At a recent public forum on journalism, a local newsie spent considerable time and energy defending his hedge-fund publication’s decision, now years-old, to ditch a regular editorial page, tossing to the curb along with it reader letters to the editor, a staple of American discourse since before the Revolution.
They’re kind of a pain, he said. And in an era of disinformation, it’s basically impossible to verify letter-writers’ identities and fact-check their work.
Um, no.
There’s a word for that sort of skinflint-budget-cut justification: Abrogation. As in, abandoning a core journalistic responsibility to ensure a publication keeps a door open to two-way communications.
Public discourse is a large part of why Cascadia Daily News exists. We embrace this responsibility, opening our pages to reader letters and a broad range of guest commentaries, on a regular basis.
Our readers have responded to this invitation — big time. If an active letters section is, as is often said, a sign of a healthy publication, then ours qualifies as robust.
CDN had letters to the editor awaiting before we ever printed our first edition. We’ve run hundreds since. There’s an ebb-and-flow, but numbers overall continue to increase. The past two weeks have seen unprecedented numbers of opinions, small and large, fill our inbox at letters@cascadiadaily.com.
This is a wonderful credit, I believe, to the engaged, smart, literate community we serve.
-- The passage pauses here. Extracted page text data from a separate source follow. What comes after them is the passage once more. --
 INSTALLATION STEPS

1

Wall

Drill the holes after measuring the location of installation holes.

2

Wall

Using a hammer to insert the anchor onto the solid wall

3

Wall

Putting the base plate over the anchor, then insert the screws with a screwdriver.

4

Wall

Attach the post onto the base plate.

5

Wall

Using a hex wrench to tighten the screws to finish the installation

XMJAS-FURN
I suspect letters are one of our most-read features in coffee shops and homes around town, and that makes me proud.
It is not a free-for-all, of course. We reserve the right to edit letters for brevity, clarity, civility and other factors. It’s our space we’re sharing, and part of our mission here is to prevent demonstrably false information from entering the news stream.
In our 16 months of existence, I’ve only rejected a small handful of letters. A couple were simply incomprehensible; others contained what I considered a fact-averse attack on a person or people, usually echoing some Land-of-Fanciful-Falsehood talking points. (One of the rejectees called that “censorship,” demonstrating a keen lack of knowledge of the meaning of the term. It’s simply responsible editing.)
More commonly, an ad-hominem approach or phrase — or just too many phrases in general, i.e., a letter that’s far too long — will step on the point of the writer. In those cases, I’ll often suggest trims or an edit. (The same philosophy applies to guest commentaries, longer pieces of up to 800 words we accept as standalone opinion pieces submitted directly to me at ronjudd@cascadiadaily.com.)
In other cases, writers of long letters are convinced to take the extra step to turn their work into a guest commentary.
We also realize that providing a relatively open forum comes with an additional responsibility: Ensuring to the best of our ability that a letter with a person’s name on it is actually written by that person. This is not, as my lead subject above limply insisted, an impossible task.
It is a small chore, of course — one performed by yours truly.
A few of our prolific letter writers — you all know who they are, or at least their names — laugh about being “repeat offenders:” I know they’re real people, so don’t need to verify their letters each time they write in.
New or first-time writers, however, may very well get a call from me, just saying hello and verifying their name and city of residence. That’s all we need for publication. Letter writers can smooth the process greatly by remembering to include an address and phone number with their letters. We will never publish that personal information — just name and place of residence.
But yes, it needs to be a real name and place.
All of this is a long windup to a practical point — one of which all prospective letter writers should take note: We love letters so much that we would dearly like to publish even more of them. But we don’t have unlimited print space, and our readers don’t have unlimited attention spans.
So I’m making a big ask: Can letter writers please, please, please try to make their point in 250 words or less, rather than the inaugural 300? (Note: Grief counselors are standing by for Bob Morton and others.)
Seriously: We want to spread our space around, so 250 — a maximum employed by many other newspapers — is the new upper limit. (Additional note: No, you cannot bank “credit” for future letters by sending in one below the max! Nice try, though.)
This will allow us to highlight more voices on our print pages, noting that we’ll still publish some letters online only in weeks where we’re over-full for print.
One other request: Some of you — of a certain age, I suspect — are in the fixed habit of sending in text with double spaces between sentences. I know it’s a reflex but PLEASE STOP. It’s taking up huge chunks of time that CDN’s editor could put to better use cajoling staff members to write more concisely and in an active voice.
Thanks in advance for all this, and thanks for being such active citizens and filling up our letters page on a regular basis. Our letters deadline for the weekly print edition remains Mondays at 10 a.m.
A final note about the Opinion page: To clear additional letter space, starting this week, the weekly beloved/beloathed column feature “The Hammer” — a more quippy, slightly less reserved alter-ego voice of the editor and others — will move to (mostly) online publication. We’ll compile the Hammer’s Greatest Strikes once a month to highlight in the print paper, but look for it regularly at cascadiadaily.com/news/opinion/columns/the-hammer on Fridays, with some updates throughout the week.
Thanks for reading CDN’s Opinion page, and keep those thoughts and letters coming.